Posted on | 5月 6, 2015 | コメントは受け付けていません。

人口減少化対策、少子化対策、過疎や限界集落の問題、若者が少なくなってきたことによる、特に都会から遠くにある自治体はどこも大変な状態で、その対応策がトレンドになってきました。問題の本質から考えて、今回のテーマは長期戦になるのは間違いないでしょうし、一過性のブームで終わらせてはならないものだと考えられます。しかも、元々こうなることがわかっていたのにもかかわらず、ようやく世論に火がついたという、出遅れ感は相当あると思います。

とはいっても、やはり無視はできないですし、諦めてはそれで終わりですから、社会が良くなるためにも、今からでもできることはしっかり考えて手を打っておいた方が良いと思いますし、過去の反省に立ち返って長期的目線で手を打ち始めていくことだと感じます。特効薬はほとんどないでしょうし、地道な活動を精査しながら有効策を打っていくという手堅さは大事なのかもしれません。

北海道のみならず全国の各自治体の人口ピラミッドを見てみますと、18歳以上から22歳ぐらいまでの人口は極端に少ない状態になっています。これは高等教育機関がその地域にないことから自然と若者たちは都会を目指します。そして学生たちの住民票の移転率は確認していないのでなんとも言えませんが、相当数が地元に籍を残しながら札幌等に滞在しているケースが多いので、実数ベースでいくと発表されている統計よりも地域に若者たちがいないと言えると考えられます。よって首都圏や札幌圏にはもっと含み増の若者世代が住んでいると考えられます。
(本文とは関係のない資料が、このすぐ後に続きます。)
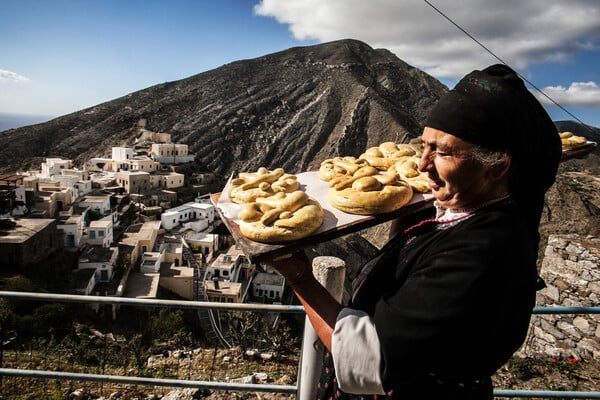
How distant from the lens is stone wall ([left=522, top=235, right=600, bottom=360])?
15.1 ft

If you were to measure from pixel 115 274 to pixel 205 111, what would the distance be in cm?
4200

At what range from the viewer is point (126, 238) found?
1021 inches

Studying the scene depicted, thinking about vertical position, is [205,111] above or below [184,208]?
above

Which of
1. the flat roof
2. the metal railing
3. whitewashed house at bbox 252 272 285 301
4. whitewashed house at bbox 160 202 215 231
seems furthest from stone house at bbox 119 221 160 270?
the metal railing

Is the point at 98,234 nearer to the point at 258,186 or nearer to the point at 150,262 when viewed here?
the point at 150,262

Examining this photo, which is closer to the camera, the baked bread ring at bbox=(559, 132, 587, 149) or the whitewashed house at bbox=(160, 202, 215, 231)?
the baked bread ring at bbox=(559, 132, 587, 149)

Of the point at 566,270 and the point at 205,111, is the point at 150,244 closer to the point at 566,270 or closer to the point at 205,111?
the point at 566,270

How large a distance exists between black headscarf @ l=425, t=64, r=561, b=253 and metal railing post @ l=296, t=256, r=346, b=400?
0.92 m

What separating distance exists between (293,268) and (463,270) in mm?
534

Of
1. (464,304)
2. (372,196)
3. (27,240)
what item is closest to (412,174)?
(372,196)

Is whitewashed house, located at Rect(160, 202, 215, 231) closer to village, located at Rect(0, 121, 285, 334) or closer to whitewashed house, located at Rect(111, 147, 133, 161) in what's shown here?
village, located at Rect(0, 121, 285, 334)

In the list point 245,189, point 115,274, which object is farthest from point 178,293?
point 245,189

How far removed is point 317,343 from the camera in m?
1.79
彼らにとって故郷とはお墓参りや正月に帰るもので、就職先や将来住むべき土地ではないと考えているのが大半です。札幌やより魅力ある東京等への意識がいっているのが現状ですから、それは昔も今も変わりません。充実した学生生活を札幌圏や首都圏で過ごせば、それだけ心は離れていく可能性が増えていくものです。地元に仕事があれば帰りたいという若者がいることはいますが、それほど多くはないでしょうし、動機としては両親がいるからといったように内向的で消極的な意見で、地域に戻れたとしても、その地域を活性化させることができる活躍を望むには、やや苦しいかもしれません。もちろん時々熱い思いを持って変わり者のように地元に戻る人や田舎に移り住む人もいなくはありませんが、それは今必要とされるぐらいの人の動きが出ているわけではありません。
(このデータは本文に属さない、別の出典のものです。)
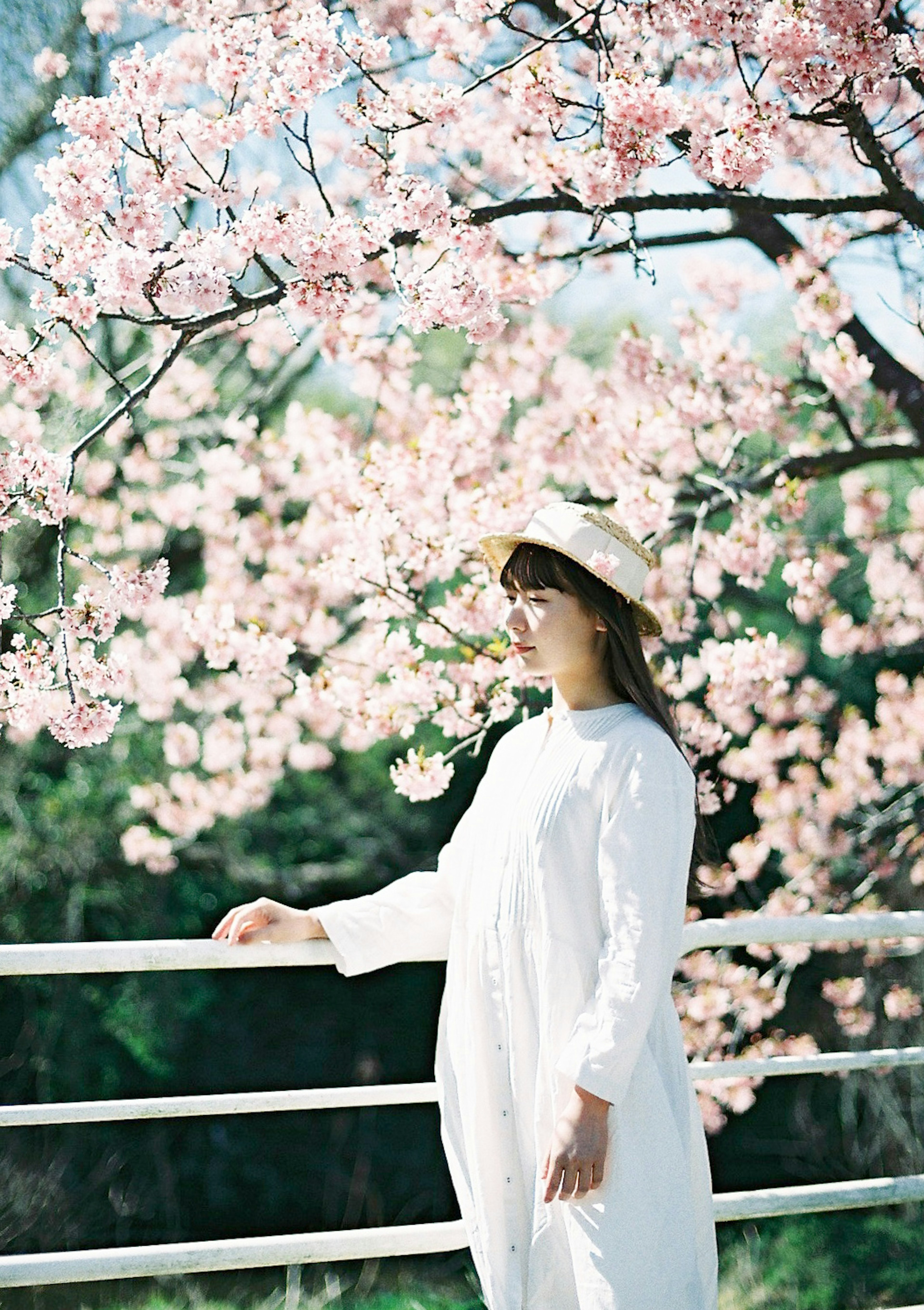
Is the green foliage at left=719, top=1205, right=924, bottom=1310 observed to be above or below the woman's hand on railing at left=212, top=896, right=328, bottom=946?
below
とはいっても、高等教育機関をその地域に誘致すべきかというとそういったことにはならないでしょう。もはや高等教育機関は減らすべきものになりはじめていますから、大学や専門学校を新たに誘致するのは大きなコストもかかるでしょうし、得策ではありません。

各地の自治体では、この18歳以上から20歳代前半の学生たち世代との関わり方を検討すべきだと思います。彼らと接することで、UターンIターンJターンの可能性を作るのに経験の蓄積やきっかけが生まれる可能性があります。何よりその地域に若者がいませんので、霞が関や都道府県から各自治体に人口減少化対策の話が参り込んでも、対象となるべき人とのコミュニケーション経験が圧倒的に少ないため、対応の仕方が思いつかないわけです。関わりを持ち続ける仕組みを作ることからはじめないとなりません。
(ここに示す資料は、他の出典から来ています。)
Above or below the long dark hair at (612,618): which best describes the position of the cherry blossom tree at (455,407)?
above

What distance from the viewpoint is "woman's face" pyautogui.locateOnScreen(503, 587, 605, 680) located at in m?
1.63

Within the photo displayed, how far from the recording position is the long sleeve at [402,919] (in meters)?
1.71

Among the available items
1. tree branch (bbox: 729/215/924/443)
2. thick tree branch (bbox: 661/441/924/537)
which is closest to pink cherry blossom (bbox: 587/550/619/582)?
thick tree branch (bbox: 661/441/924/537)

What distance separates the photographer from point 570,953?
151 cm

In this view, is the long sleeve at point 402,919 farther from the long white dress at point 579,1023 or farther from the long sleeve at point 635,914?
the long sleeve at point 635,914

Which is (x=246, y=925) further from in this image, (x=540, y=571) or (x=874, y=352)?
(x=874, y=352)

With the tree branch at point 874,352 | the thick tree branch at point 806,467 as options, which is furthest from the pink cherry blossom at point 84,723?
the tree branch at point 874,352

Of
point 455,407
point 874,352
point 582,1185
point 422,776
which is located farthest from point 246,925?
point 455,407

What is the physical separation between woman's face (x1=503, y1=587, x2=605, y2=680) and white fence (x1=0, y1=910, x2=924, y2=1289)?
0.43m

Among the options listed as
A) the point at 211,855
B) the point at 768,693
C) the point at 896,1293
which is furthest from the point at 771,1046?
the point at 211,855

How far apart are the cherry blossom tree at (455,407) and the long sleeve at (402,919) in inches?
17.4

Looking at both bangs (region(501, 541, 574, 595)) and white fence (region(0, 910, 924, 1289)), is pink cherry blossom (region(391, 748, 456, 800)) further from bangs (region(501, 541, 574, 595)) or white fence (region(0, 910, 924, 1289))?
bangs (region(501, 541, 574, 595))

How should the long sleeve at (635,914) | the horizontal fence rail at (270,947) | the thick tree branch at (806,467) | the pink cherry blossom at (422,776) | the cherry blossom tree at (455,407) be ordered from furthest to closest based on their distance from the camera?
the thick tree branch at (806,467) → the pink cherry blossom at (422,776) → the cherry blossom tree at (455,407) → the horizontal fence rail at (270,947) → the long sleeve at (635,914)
一般的に若者や外者がその地域に訪れる装置は、観光だと考えられます。観光することでその地域に触れるという機会がありますし、今は体験型観光が各地で出来始めていますので、もう少し深いコミュニケーション機会が生まれ、それは一つきっかけになると考えられるでしょう。そのほかには、部活やサークルなどの合宿スタイルで地方を訪れることです。これも多くの若者が地方に行くきっかけにはなります。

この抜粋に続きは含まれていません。